**** Records to process
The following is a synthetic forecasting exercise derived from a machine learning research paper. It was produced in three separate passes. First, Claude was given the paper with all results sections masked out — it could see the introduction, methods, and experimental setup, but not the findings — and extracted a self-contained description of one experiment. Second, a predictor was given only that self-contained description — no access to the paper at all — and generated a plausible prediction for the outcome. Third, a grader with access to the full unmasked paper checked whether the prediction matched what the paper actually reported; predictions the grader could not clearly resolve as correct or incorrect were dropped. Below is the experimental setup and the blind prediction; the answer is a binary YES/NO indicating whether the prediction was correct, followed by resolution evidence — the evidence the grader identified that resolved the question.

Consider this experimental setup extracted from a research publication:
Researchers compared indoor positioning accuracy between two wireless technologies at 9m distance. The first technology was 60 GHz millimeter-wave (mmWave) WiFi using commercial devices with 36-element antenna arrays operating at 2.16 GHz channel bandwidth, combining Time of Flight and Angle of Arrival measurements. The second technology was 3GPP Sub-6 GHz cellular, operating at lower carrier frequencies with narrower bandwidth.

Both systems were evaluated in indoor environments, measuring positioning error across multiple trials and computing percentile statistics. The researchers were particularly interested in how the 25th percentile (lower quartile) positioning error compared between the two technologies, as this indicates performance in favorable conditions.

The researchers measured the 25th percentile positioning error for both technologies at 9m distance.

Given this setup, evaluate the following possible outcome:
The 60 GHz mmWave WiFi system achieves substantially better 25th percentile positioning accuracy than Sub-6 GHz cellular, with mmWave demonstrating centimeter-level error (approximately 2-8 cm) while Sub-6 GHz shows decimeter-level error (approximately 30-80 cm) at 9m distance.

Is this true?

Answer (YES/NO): NO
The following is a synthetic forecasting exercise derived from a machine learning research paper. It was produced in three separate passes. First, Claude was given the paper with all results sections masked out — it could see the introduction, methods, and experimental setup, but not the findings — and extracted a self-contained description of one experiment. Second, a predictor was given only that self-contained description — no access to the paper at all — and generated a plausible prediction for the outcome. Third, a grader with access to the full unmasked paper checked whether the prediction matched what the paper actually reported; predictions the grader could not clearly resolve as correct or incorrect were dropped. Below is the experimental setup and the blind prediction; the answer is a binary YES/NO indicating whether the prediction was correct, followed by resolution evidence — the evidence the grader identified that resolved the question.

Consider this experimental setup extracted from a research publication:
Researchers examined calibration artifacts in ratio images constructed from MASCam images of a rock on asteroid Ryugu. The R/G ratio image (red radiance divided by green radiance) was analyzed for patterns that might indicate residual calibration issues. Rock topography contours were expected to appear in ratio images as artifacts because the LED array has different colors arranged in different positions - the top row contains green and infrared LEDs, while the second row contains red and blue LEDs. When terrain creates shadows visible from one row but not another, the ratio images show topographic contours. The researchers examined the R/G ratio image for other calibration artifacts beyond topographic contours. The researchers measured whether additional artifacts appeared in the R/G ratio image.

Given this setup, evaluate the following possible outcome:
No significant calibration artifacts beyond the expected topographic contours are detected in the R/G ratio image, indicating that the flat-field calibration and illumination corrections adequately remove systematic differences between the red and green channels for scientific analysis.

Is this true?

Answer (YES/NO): NO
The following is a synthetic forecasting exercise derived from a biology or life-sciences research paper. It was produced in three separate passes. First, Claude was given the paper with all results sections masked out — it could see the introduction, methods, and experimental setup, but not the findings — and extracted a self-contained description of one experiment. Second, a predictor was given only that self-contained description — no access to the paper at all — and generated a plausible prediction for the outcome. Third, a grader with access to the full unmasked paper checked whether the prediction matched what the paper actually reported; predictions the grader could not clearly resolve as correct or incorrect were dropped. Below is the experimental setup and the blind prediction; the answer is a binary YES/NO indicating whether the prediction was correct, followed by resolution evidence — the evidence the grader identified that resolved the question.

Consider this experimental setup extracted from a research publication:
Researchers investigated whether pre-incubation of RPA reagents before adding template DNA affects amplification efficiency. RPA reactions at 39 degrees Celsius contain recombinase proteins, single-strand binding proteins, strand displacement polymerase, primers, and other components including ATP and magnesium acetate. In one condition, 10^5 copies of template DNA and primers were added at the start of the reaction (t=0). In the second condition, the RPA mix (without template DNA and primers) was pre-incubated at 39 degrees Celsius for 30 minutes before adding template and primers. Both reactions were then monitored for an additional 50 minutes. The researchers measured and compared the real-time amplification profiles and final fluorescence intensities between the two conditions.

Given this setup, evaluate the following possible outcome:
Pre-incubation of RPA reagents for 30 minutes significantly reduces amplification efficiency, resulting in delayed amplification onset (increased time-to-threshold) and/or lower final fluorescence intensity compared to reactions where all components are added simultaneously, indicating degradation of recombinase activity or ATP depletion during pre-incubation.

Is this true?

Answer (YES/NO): NO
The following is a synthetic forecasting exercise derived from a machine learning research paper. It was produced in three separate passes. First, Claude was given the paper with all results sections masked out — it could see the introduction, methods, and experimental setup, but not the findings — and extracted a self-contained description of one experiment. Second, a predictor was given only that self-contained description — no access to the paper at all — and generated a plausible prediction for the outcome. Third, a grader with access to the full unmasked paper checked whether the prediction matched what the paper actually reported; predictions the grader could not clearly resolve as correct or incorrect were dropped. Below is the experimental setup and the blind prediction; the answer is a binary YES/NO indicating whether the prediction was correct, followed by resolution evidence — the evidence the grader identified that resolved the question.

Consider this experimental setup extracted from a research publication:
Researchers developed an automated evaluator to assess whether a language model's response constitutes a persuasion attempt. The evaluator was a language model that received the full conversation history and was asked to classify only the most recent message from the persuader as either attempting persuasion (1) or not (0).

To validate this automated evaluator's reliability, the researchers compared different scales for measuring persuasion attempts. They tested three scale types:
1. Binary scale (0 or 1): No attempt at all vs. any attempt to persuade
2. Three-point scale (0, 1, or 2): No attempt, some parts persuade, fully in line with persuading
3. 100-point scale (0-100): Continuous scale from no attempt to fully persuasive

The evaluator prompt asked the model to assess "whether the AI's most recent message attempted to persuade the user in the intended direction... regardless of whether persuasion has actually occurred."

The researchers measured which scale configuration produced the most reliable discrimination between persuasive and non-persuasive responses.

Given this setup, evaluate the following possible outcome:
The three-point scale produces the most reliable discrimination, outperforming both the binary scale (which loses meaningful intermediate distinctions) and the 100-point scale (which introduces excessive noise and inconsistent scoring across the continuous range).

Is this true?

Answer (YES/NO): NO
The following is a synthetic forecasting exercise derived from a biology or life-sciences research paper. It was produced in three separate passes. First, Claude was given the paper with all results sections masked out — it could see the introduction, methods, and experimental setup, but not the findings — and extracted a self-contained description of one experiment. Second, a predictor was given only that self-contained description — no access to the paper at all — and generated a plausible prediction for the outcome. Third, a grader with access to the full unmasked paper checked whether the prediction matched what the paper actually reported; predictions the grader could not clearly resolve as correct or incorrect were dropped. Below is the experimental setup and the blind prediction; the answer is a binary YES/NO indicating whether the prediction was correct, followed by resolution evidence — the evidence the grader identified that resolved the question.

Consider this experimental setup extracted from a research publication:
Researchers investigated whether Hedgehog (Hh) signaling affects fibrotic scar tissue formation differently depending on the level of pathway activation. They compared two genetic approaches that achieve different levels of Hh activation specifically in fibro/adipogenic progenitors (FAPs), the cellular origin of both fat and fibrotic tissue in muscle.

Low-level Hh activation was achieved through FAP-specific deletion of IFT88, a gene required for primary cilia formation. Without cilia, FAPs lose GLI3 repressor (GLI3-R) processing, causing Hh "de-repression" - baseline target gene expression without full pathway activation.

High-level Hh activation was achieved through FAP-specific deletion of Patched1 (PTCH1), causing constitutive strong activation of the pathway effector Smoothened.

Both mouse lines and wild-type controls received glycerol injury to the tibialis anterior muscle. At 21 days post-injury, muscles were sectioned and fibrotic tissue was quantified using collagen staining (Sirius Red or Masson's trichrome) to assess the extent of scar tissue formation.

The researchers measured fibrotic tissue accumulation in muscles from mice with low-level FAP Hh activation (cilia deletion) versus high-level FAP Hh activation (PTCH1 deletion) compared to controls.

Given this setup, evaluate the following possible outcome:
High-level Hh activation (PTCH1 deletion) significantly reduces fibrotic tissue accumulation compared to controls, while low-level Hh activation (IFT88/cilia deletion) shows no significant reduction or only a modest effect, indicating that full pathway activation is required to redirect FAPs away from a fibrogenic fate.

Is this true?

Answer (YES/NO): NO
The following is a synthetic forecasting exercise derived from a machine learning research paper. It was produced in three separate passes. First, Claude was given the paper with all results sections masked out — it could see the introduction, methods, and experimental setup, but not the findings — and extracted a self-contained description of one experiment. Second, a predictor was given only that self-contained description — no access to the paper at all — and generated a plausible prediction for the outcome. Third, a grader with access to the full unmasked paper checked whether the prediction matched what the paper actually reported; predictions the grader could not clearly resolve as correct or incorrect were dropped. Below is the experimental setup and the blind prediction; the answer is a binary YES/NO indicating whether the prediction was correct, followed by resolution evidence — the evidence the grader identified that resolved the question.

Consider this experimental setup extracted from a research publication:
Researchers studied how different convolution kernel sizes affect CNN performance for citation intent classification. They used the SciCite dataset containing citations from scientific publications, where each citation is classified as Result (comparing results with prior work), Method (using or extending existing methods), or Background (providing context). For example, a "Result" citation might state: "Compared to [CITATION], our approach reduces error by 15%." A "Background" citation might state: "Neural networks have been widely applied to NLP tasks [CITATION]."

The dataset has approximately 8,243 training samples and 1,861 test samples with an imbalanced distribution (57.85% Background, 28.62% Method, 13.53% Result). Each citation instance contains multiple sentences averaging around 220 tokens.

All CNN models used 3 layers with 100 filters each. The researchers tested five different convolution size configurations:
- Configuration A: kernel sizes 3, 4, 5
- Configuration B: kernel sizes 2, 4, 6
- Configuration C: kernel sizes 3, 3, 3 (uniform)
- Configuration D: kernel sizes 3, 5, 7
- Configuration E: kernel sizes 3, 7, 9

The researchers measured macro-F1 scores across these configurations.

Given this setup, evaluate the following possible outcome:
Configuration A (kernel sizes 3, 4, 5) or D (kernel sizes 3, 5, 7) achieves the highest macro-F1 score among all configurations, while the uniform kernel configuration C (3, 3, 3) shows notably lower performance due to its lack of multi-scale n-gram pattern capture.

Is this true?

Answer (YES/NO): NO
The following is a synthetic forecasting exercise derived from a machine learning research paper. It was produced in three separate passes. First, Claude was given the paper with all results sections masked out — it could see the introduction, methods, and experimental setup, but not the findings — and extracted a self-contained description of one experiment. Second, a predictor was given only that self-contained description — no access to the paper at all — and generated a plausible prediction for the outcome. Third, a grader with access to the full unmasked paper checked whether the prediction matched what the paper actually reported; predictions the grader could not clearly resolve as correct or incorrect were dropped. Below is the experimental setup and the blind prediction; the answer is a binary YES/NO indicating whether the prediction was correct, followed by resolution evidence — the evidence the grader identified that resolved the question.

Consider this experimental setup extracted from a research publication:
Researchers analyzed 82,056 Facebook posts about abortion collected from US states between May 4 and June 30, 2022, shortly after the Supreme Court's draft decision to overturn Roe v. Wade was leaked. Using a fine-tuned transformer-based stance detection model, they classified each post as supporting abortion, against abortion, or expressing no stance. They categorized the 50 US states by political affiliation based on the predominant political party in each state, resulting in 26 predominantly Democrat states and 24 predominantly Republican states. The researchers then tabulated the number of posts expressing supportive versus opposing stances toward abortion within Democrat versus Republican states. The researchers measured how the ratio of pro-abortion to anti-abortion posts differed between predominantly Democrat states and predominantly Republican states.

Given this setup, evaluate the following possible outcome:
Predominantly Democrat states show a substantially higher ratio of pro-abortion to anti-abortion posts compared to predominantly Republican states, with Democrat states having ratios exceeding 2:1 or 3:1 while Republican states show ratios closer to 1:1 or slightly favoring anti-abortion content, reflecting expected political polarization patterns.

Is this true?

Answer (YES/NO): NO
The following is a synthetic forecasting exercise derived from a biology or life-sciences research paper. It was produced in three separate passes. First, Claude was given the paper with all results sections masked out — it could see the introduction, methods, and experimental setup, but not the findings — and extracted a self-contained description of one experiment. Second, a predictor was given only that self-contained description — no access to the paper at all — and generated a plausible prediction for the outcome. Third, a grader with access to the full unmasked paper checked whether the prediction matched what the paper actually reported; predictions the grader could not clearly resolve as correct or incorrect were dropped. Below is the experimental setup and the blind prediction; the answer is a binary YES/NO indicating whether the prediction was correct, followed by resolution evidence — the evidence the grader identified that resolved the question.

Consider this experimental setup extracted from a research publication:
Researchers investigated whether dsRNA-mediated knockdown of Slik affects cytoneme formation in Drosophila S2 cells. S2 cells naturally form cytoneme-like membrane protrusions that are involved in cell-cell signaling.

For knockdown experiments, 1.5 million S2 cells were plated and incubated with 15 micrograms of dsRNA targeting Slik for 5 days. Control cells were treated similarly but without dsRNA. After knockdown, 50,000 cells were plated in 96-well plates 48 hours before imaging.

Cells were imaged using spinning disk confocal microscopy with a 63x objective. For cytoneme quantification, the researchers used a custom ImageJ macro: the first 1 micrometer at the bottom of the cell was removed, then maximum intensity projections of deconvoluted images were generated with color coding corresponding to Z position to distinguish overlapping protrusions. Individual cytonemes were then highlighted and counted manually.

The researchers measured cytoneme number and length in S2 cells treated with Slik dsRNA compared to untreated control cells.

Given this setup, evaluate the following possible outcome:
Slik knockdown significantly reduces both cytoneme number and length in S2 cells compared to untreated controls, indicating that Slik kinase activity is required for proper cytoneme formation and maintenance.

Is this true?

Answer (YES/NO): NO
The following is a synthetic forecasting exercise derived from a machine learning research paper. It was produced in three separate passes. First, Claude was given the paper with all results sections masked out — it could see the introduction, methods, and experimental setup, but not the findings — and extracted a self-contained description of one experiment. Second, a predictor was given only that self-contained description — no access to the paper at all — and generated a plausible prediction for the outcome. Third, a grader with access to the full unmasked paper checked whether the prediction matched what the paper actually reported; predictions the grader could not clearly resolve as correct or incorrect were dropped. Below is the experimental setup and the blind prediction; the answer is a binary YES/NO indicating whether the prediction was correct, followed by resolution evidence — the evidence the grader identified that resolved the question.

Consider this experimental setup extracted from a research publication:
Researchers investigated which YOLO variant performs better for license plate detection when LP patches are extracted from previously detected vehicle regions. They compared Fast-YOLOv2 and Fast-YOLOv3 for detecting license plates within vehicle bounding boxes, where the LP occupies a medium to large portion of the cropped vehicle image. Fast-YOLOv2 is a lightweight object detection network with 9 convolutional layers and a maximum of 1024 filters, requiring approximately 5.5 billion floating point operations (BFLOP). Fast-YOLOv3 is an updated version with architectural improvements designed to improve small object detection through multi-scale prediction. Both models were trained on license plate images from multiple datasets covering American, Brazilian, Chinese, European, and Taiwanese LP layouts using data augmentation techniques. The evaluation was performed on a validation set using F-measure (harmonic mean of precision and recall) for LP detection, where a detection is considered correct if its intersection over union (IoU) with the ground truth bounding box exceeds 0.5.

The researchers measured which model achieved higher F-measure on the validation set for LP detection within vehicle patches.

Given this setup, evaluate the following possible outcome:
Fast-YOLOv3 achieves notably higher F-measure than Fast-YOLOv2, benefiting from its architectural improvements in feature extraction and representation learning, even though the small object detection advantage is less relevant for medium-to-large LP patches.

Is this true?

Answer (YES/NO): NO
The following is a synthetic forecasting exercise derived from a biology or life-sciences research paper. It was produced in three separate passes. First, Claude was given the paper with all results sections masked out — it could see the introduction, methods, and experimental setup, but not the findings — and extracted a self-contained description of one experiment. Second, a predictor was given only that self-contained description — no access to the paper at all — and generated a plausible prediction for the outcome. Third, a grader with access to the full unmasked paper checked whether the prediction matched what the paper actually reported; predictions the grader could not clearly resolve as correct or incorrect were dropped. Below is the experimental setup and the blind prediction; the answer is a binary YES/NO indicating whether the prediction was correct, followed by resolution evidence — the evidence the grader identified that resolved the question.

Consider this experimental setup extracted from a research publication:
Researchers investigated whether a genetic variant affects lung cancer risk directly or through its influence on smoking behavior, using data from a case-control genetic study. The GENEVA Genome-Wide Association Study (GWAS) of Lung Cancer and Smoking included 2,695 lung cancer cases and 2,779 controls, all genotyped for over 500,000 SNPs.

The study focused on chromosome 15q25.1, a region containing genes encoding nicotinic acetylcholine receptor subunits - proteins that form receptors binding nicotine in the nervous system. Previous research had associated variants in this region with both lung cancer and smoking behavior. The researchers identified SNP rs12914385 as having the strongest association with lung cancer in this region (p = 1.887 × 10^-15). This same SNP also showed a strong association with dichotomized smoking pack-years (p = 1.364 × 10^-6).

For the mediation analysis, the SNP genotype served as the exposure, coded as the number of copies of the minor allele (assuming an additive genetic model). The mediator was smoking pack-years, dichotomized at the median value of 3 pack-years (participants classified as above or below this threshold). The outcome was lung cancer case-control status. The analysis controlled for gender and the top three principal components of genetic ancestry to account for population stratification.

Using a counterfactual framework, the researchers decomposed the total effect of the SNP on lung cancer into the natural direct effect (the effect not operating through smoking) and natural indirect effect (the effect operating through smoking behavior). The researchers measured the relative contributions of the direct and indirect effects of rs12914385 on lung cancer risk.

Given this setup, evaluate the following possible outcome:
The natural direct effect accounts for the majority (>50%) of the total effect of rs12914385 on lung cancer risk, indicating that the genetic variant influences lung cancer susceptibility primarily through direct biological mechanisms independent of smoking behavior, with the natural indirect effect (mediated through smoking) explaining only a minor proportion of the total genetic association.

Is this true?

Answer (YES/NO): YES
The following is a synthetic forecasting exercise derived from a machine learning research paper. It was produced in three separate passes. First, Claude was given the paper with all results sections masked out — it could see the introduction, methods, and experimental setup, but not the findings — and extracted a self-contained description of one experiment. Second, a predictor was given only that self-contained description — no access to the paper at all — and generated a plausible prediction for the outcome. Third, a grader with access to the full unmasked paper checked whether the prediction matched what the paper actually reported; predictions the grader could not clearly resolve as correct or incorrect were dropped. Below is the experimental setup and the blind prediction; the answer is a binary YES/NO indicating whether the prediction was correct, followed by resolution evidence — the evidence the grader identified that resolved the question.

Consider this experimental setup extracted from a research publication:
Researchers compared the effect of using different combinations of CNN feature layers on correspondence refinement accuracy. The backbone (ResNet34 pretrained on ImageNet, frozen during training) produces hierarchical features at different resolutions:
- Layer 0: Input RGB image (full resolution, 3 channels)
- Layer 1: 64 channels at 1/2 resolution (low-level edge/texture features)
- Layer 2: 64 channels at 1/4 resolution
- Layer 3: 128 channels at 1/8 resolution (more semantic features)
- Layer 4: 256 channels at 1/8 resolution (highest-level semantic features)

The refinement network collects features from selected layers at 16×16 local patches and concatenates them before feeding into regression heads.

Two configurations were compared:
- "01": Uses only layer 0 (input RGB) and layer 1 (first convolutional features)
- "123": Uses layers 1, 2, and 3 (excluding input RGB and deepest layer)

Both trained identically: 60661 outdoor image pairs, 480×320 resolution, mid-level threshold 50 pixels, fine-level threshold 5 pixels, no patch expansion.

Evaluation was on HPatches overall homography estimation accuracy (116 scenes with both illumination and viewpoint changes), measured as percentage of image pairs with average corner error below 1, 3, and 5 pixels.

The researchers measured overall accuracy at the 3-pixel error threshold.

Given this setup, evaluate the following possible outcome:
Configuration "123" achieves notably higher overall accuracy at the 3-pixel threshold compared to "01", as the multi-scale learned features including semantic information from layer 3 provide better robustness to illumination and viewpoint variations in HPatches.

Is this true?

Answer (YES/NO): NO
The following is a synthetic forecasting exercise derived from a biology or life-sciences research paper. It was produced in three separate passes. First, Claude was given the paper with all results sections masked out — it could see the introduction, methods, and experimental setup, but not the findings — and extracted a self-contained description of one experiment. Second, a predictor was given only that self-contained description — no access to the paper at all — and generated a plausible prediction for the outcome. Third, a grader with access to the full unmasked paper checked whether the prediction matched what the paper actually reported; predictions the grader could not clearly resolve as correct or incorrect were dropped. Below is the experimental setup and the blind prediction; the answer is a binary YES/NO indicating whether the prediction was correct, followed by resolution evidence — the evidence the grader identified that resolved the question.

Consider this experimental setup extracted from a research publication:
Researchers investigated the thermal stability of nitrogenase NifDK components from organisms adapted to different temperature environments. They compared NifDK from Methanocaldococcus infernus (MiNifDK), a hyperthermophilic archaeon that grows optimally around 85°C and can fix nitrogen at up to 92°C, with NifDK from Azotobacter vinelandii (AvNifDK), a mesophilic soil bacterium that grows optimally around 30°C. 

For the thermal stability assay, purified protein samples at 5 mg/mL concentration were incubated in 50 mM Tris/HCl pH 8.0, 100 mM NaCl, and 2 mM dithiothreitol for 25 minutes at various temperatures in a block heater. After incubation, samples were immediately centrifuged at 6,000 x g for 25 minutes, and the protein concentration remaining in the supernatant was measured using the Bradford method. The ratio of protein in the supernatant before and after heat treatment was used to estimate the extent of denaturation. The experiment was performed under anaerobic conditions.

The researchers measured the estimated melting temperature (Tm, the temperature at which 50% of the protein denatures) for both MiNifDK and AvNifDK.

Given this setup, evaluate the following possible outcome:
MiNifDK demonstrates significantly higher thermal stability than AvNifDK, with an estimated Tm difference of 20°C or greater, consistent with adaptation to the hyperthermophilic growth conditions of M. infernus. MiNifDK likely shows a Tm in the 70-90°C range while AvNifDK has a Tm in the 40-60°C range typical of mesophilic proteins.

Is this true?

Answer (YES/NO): NO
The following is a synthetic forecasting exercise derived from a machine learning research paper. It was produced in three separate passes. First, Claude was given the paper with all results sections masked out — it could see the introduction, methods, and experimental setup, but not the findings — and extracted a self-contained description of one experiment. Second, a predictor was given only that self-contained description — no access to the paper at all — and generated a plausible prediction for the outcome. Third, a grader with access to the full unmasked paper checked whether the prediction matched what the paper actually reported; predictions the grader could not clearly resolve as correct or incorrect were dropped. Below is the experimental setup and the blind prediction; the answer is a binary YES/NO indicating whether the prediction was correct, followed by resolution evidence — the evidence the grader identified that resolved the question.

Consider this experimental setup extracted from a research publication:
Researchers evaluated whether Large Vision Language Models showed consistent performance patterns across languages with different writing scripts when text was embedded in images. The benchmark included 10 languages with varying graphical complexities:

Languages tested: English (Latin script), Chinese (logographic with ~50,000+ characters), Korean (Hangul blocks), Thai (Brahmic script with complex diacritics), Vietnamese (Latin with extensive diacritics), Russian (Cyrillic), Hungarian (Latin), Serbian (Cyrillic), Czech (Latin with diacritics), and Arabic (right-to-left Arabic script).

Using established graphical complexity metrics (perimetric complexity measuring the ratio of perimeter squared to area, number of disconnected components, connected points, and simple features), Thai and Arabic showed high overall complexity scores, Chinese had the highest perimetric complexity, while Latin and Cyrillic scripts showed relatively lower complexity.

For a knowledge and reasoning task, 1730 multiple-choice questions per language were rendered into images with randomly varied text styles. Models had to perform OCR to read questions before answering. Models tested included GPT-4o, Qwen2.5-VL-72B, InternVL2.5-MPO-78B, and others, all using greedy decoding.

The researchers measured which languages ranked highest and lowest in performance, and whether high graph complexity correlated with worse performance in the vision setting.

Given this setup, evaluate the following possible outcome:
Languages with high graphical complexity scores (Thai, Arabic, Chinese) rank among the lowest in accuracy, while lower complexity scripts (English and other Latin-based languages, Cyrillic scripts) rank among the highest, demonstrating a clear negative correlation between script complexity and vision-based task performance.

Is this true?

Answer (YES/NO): NO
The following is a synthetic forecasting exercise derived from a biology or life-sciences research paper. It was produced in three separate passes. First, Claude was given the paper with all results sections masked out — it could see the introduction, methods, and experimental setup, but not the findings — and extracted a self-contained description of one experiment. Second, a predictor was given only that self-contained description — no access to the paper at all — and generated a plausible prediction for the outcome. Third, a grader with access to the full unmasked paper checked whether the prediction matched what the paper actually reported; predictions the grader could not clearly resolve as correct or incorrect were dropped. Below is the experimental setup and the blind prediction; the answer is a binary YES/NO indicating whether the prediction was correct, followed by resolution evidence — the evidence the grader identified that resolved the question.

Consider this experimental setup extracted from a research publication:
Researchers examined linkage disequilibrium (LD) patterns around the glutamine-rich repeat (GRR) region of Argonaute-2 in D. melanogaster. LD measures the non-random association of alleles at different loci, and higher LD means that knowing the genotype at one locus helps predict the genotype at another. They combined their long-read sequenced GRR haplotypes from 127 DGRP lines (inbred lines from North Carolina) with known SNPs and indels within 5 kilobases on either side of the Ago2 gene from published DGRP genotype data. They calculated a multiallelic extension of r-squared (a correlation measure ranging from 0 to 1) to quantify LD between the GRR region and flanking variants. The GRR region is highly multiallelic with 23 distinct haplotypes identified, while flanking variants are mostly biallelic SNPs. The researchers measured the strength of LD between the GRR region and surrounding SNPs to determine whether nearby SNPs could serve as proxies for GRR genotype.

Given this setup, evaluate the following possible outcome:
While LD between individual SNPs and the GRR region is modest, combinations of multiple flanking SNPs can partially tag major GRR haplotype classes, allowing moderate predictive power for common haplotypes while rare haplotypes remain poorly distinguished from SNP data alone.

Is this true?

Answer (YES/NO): NO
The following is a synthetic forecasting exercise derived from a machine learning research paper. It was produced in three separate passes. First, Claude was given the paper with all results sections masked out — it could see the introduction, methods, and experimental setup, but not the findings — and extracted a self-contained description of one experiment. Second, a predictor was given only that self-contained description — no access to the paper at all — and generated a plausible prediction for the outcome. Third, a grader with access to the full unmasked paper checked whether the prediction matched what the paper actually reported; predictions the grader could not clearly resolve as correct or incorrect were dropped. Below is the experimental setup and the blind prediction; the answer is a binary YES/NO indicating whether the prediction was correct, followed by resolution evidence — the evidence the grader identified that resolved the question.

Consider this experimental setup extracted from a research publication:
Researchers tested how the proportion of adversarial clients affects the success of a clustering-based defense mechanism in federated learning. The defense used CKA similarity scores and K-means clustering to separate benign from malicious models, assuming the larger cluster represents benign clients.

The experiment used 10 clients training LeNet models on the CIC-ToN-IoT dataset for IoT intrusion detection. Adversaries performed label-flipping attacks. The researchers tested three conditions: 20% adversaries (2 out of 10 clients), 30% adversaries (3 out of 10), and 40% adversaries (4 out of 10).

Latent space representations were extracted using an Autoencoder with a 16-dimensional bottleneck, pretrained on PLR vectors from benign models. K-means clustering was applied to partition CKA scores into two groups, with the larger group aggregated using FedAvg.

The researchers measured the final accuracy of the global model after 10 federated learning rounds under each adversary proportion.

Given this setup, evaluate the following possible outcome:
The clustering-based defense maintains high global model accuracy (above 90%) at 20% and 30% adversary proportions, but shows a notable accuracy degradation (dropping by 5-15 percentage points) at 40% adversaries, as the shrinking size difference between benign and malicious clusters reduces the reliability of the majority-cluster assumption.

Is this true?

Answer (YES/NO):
********
> **Work task**
Search the listing above for "evaluator" and copy every line that has it.

> **Your response**
Researchers developed an automated evaluator to assess whether a language model's response constitutes a persuasion attempt. The evaluator was a language model that received the full conversation history and was asked to classify only the most recent message from the persuader as either attempting persuasion (1) or not (0).
To validate this automated evaluator's reliability, the researchers compared different scales for measuring persuasion attempts. They tested three scale types:
The evaluator prompt asked the model to assess "whether the AI's most recent message attempted to persuade the user in the intended direction... regardless of whether persuasion has actually occurred."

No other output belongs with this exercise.